Nadie me habló. Nadie me preguntó nada. Me traían comida, retiraban bandejas, cambiaban las sábanas. Eficientes. Silenciosas. Invisibles.
Y yo observaba. Siempre observando.
Al tercer día de mi convalecencia, alguien llamó a la puerta. Una joven sirvienta entró con cautela, cabeza inclinada en reverencia aprendida.
—Su Alteza el príncipe la espera en el comedor principal —dijo con voz neutra.
No era una invitación: era una orden envuelta en cortesía.
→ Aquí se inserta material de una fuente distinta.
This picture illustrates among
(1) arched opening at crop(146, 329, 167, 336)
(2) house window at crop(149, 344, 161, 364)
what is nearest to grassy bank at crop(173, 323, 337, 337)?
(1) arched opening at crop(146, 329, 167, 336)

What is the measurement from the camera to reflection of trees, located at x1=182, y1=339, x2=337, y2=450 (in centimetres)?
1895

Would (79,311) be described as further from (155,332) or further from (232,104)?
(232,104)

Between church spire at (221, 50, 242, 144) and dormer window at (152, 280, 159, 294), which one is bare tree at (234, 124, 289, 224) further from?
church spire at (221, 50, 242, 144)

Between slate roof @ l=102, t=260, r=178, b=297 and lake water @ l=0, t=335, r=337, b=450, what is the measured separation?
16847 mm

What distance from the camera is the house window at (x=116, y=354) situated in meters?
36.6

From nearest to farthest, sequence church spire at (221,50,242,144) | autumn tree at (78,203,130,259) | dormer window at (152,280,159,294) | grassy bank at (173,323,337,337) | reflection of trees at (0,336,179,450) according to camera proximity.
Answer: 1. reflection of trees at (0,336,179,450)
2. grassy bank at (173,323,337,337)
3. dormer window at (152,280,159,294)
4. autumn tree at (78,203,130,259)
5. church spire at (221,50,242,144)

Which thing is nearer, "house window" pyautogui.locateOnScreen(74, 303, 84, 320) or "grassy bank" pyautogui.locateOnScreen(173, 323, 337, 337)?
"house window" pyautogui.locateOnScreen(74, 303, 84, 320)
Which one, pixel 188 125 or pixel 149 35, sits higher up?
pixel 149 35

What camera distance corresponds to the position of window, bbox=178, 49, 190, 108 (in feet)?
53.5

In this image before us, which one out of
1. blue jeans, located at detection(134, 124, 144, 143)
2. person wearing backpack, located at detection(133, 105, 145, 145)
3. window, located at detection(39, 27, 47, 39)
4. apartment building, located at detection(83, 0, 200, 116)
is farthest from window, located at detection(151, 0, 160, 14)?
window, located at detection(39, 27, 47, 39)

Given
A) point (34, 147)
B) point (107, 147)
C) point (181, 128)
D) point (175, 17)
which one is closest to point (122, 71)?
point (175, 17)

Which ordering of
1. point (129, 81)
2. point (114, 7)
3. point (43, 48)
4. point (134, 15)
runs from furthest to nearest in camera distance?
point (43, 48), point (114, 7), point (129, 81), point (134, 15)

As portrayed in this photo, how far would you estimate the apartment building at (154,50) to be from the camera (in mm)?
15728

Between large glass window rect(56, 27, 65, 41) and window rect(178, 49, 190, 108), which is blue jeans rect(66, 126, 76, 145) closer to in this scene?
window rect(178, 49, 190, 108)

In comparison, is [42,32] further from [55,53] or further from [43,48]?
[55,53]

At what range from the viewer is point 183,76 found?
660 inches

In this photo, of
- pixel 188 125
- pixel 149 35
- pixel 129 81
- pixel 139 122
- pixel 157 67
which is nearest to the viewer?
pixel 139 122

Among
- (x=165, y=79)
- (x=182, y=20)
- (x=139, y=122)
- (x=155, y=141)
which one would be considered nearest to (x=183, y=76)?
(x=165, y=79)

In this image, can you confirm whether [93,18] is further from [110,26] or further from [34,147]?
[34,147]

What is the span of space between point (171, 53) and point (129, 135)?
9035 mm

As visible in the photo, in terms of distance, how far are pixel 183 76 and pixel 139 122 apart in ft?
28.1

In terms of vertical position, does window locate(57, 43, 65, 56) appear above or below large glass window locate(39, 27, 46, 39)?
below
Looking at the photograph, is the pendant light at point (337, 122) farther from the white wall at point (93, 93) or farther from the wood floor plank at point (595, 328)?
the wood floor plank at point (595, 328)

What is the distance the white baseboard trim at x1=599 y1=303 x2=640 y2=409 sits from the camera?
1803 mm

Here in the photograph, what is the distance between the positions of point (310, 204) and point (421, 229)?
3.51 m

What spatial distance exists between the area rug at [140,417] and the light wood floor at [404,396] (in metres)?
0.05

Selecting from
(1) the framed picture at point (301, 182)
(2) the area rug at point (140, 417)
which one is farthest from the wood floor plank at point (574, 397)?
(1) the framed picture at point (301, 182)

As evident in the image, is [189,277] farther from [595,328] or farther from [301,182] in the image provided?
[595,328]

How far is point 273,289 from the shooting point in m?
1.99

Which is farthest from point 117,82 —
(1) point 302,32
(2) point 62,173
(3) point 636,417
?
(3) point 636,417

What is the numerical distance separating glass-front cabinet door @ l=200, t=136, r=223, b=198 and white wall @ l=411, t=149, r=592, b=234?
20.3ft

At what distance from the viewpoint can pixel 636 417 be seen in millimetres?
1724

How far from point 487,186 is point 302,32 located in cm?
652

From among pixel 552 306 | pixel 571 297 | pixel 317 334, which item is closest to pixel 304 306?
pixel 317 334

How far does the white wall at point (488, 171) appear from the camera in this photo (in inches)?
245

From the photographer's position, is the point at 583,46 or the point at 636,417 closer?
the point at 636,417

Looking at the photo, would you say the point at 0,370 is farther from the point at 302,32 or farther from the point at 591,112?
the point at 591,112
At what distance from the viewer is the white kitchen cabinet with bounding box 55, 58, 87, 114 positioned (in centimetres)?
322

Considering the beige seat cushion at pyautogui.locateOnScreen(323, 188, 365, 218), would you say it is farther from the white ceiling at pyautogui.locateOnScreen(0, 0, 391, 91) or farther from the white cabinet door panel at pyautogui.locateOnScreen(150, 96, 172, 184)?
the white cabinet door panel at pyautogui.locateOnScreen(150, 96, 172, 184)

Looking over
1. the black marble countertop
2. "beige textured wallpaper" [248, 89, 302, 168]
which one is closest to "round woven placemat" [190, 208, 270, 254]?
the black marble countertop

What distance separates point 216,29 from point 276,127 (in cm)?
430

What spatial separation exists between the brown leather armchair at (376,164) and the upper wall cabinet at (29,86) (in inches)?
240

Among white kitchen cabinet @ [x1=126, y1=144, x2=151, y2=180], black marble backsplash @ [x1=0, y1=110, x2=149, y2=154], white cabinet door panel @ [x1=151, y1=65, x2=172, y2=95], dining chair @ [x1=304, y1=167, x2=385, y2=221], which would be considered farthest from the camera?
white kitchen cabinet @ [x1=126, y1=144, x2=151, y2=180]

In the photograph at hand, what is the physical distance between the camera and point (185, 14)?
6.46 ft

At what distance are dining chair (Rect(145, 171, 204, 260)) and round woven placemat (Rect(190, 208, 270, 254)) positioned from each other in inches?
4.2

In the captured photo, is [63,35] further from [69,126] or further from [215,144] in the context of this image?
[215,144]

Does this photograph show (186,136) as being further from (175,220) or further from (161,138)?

Miré por la puerta entreabierta y vi dos guardias de pie, sus manos descansando sobre las empuñaduras de sus espadas. No había escapatoria.
Pero tampoco tenía intención de obedecer mansamente.
—Dígale al príncipe que no estoy en disposición de contentarle —respondí.
La sirvienta vaciló, claramente incómoda con tener que llevar ese mensaje. Finalmente asintió y se retiró, cerrando la puerta tras de sí con un clic suave.
Me quedé de pie en medio de la habitación, mirando la puerta cerrada. No me sorprendió cuando, apenas unos minutos después, escuché el eco de pasos decididos subiendo las escaleras del torreón.
Un golpe en la puerta. No fue el toque suave de una sirvienta: era firme, autoritario, cargado de impaciencia apenas contenida.
Por supuesto. No aceptaría un no como respuesta.
Antes de que pudiera responder, una voz cortó el silencio.
—Layla. Abre la puerta.
Ahí estaba. El príncipe.
Rowan Nathaniel Ravenswood. Príncipe heredero del vasto Imperio de Belfalas, y un jodido asesino.
Me tomé mi tiempo. Alisé el vestido sencillo que había elegido esa mañana, me aseguré de que cada pliegue estuviera en su lugar. No iba a darle el placer de verme descompuesta.